Canadian musician (born 1947)

Wolf Krakowski (born 1947) is a Polish-Canadian Yiddish-speaking songwriter, singer, and guitarist. He was born at Saalfelden Farmach, an Austrian camp for displaced persons, where his parents, who were Polish Jews who survived the Holocaust in Russia, lived for a short while after World War II. Soon afterwards they moved to Sweden, and the small town of Eskilstuna, where the family stayed until 1954 when they moved to Toronto, Ontario, Canada.

As a young man Krakowski took to the road, working with the Conklin and Garrett Shows carnival and later toured for some time with blues-singer Big Joe Williams. He worked with street theatre, and as a carpenter and guitar-builder for many years. In 1994-1995 he worked as a videographer for the Survivors of the Shoah Visual History Foundation, documenting the testimonies of over one hundred Holocaust survivors. In 1996 he released the CD Transmigrations/Gilgul on his own record label, Kame'a Media. On this record he presented traditional Yiddish songs in a blues-rock-reggae vein.
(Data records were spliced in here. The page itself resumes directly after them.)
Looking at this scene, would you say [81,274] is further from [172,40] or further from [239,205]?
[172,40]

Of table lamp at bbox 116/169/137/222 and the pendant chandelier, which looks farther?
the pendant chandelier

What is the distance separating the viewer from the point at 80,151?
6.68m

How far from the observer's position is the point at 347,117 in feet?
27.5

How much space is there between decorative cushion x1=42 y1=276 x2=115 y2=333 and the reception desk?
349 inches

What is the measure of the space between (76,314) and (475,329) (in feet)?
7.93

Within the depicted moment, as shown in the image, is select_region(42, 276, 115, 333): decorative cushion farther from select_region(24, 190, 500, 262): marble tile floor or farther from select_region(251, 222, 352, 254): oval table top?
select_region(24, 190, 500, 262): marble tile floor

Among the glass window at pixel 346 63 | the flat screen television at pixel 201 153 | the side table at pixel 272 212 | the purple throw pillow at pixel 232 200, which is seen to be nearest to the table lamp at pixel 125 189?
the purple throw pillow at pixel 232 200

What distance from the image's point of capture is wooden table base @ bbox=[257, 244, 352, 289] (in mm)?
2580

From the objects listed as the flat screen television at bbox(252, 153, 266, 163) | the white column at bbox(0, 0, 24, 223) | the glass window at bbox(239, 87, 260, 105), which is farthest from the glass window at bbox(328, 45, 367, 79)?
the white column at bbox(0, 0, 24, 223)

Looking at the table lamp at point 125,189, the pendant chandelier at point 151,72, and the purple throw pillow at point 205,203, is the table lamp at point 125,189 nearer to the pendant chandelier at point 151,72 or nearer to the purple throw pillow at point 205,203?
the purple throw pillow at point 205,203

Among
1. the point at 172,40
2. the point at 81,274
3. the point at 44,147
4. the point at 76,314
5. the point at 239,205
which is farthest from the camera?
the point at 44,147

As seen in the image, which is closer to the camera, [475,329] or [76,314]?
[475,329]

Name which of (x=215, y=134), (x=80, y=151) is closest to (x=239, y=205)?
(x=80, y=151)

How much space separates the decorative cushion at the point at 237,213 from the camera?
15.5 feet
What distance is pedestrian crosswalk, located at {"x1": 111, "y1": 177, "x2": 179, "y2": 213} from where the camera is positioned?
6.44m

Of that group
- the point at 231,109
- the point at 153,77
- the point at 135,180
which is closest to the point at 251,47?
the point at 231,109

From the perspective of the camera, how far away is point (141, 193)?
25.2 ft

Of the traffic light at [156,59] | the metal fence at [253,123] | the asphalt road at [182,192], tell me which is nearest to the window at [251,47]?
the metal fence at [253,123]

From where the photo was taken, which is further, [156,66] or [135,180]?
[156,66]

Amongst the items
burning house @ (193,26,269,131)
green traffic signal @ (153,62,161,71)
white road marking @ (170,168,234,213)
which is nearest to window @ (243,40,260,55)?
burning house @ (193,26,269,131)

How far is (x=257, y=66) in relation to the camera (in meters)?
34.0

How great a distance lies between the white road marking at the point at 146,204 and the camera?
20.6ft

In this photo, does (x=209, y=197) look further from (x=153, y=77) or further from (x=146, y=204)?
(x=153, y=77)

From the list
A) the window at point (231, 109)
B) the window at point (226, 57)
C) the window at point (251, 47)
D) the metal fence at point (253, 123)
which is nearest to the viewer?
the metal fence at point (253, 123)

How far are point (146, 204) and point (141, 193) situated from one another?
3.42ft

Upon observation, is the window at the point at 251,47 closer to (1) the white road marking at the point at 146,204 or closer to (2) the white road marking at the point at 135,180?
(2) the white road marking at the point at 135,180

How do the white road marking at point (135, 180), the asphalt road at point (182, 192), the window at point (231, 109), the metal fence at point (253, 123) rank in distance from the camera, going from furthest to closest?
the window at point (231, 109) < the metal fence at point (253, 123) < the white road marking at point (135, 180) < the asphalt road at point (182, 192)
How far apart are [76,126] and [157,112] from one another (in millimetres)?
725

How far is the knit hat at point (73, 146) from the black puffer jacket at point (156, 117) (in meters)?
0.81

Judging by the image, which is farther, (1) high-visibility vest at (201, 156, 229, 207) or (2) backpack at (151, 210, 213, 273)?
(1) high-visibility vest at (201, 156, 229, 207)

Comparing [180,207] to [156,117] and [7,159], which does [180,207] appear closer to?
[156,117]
Among the traditional songs and credited compositions Krakowski reshaped here were: Shabes, Shabes, Friling (Springtime) and Zol Shoyn Kumen Di Geule (Let the Redemption Come), all sung by Krakowski in his first language, Yiddish. On this record, and on those that followed, he was accompanied by The Lonesome Brothers, starring roots-rock veterans, multi-instrumentalist Jim Armenti and bass guitarist Ray Mason.

Krakowski made a considerable impact in world music circles with this record, and the rights to it were taken over some years later by the well-known avant-garde recording company Tzadik, led by saxophonist John Zorn, who in 2002 released Krakowski's second CD in Yiddish: Goyrl: Destiny.

Between these records, Krakowski himself also released the CD Unbounded (on Kamea Media), on which he sings some of his own songs in English. In 2006, Krakowski and Jim Armenti produced the CD "Di Alte Kashe" (The Eternal Question: Fraidy Katz Sings Yiddish), also on Kame'a Media.

Krakowski lives in Northampton, Massachusetts, United States.